God, Guts, and Granola

    What is a crunchy con? [Dallas Morning News columnist Rod Dreher] provides a “manifesto” describing those “who stand outside the conservative mainstream” and therefore “can see things that matter more clearly.” According to Dreher, “Modern conservatism has become too focused on money, power, and the accumulation of stuff, and insufficiently concerned with the content of our individual and social character.”


    I’ve got no problem with much of Dreher’s crunchy agenda. If he wants to eat free-range chicken and organic vegetables, more power to him. Scorn exurban “McMansions” and buy a century-old Craftsman house in a hip in-town neighborhood? No problem. (I can’t afford any of that stuff myself, despite my greed.)

    Heck, I’m a fundamentalist father of six homeschooled children—the very epitome of crunchiness, according to Dreher. Yet because I believe in economic freedom, he says I don’t even exist. Crunchies “orient their lives” toward “serving God, not self,” Dreher writes. “By way of contrast, a libertarian conservative sees the point of life as exercising freedom of choice to serve his self-chosen ends.”

    Look, Rod: My kids have to eat, our minivan needs a new transmission, and my daughter wants to go to college in the fall. Unfortunately, the grocer, the auto mechanic, and the university registrar seem to be libertarians who expect payment in something more substantial than spiritual bliss. So I write for money, not because these are my “self-chosen ends,” but because God cursed our mutual ancestor Adam: “In the sweat of thy face shalt thou eat bread” (Genesis 3:19).

    Others have chastised Dreher for praising Hillary Clinton’s mantra “it takes a village,” but I’m more disturbed by his economic views. Crunchy Cons mentions neither Ludwig von Mises nor F.A. Hayek, and it seems entirely possible that Dreher has never read anything by the free-market Austrian economists or their successors. Instead he relies on Small Is Beautiful author E.F. Schumacher, practically the only economist mentioned in the book.

    This is a telling choice. As the economist Mark Skousen has pointed out, Small Is Beautiful has a substantially Malthusian message that “enslaves everyone in a life of ‘nonmaterialistic’ values.” For Skousen, Schumacher’s Buddhist economics was a primitive mysticism that “clearly results in a primitive economy.” Dreher, no doubt, would dismiss Skousen as a soulless libertarian.

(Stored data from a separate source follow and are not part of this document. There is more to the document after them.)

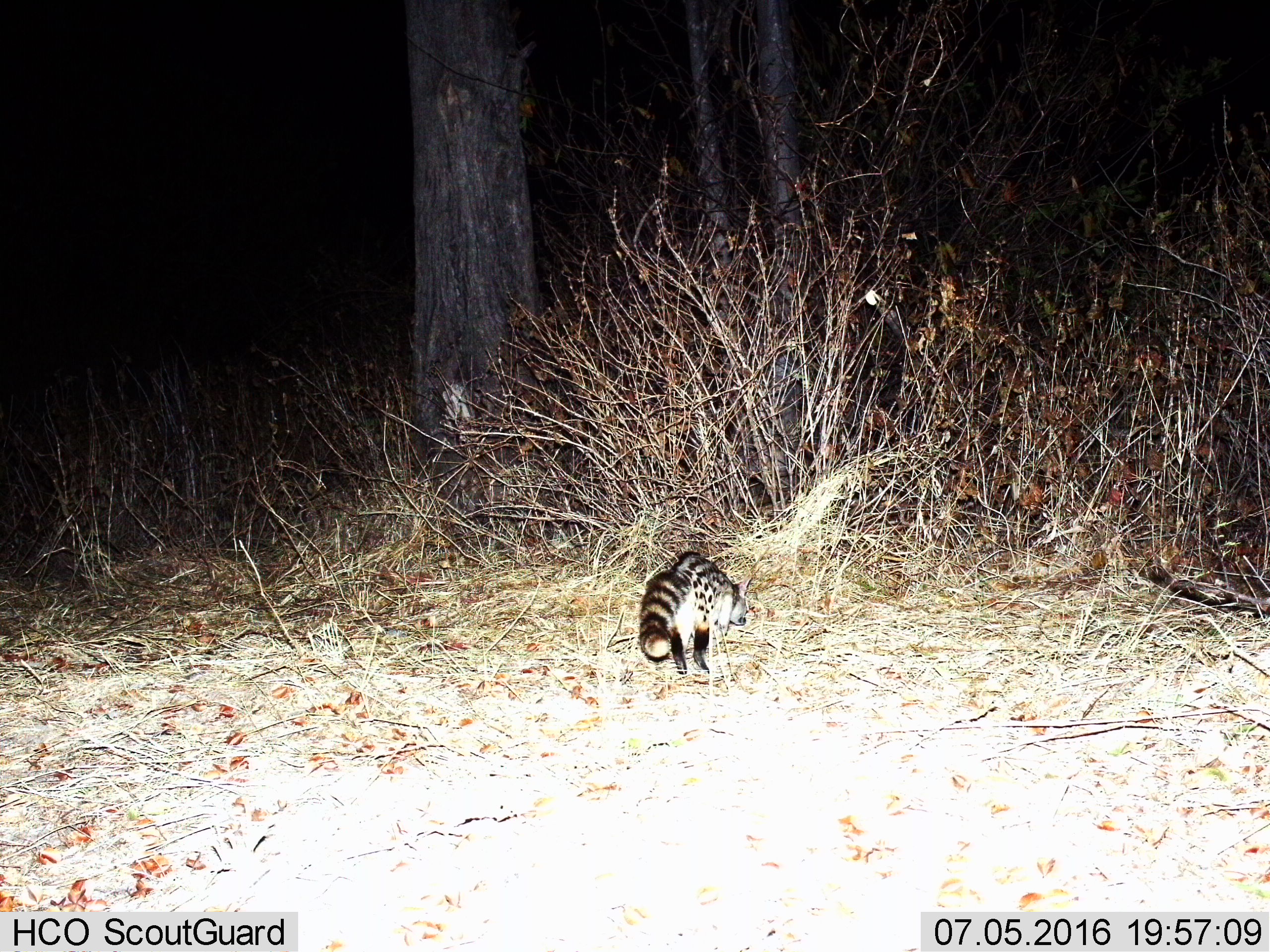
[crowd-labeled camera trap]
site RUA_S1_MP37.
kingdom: Animalia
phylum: Chordata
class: Mammalia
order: Carnivora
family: Viverridae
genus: Genetta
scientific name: Genetta genetta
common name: small-spotted genet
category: genetcommonsmallspotted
Genetcommonsmallspotted (small-spotted genet) (Genetta genetta), count 1. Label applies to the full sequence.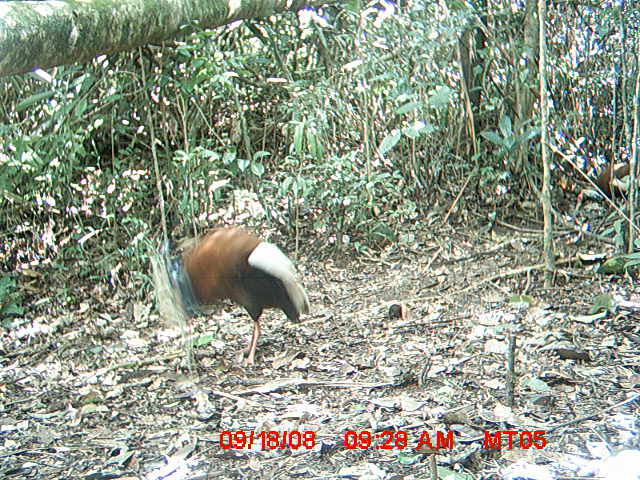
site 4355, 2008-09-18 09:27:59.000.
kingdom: Animalia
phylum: Chordata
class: Aves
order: Cuculiformes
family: Cuculidae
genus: Coua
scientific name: Coua serriana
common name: red-breasted coua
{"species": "Coua serriana (red-breasted coua)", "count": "2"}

    National Review’s Jonah Goldberg concluded an anti-crunchy jeremiad by voicing the suspicion that Dreher might eventually follow the leftward footsteps of ex-righties such as Michael Lind and David Brock. I think Goldberg’s wrong. Dreher is Catholic, and his anti-market mood echoes the economic gnosticism of encyclicals like Rerum Novarum (1891) and Quadragesimo Anno (1931). Dreher might trust the Vatican with his soul, but he should seek economic insights elsewhere, and not from Buddhist economists. I’d suggest starting with St. Leonard Read’s gospel of “I, Pencil,” the 1958 parable that explains the spontaneous nature of economic order.

    Hate the sin, but love the sinner. I’m praying for Dreher, who, thanks to the Invisible Hand, gave me the chance to write this greed-motivated review. God bless you, Rod. Go in peace.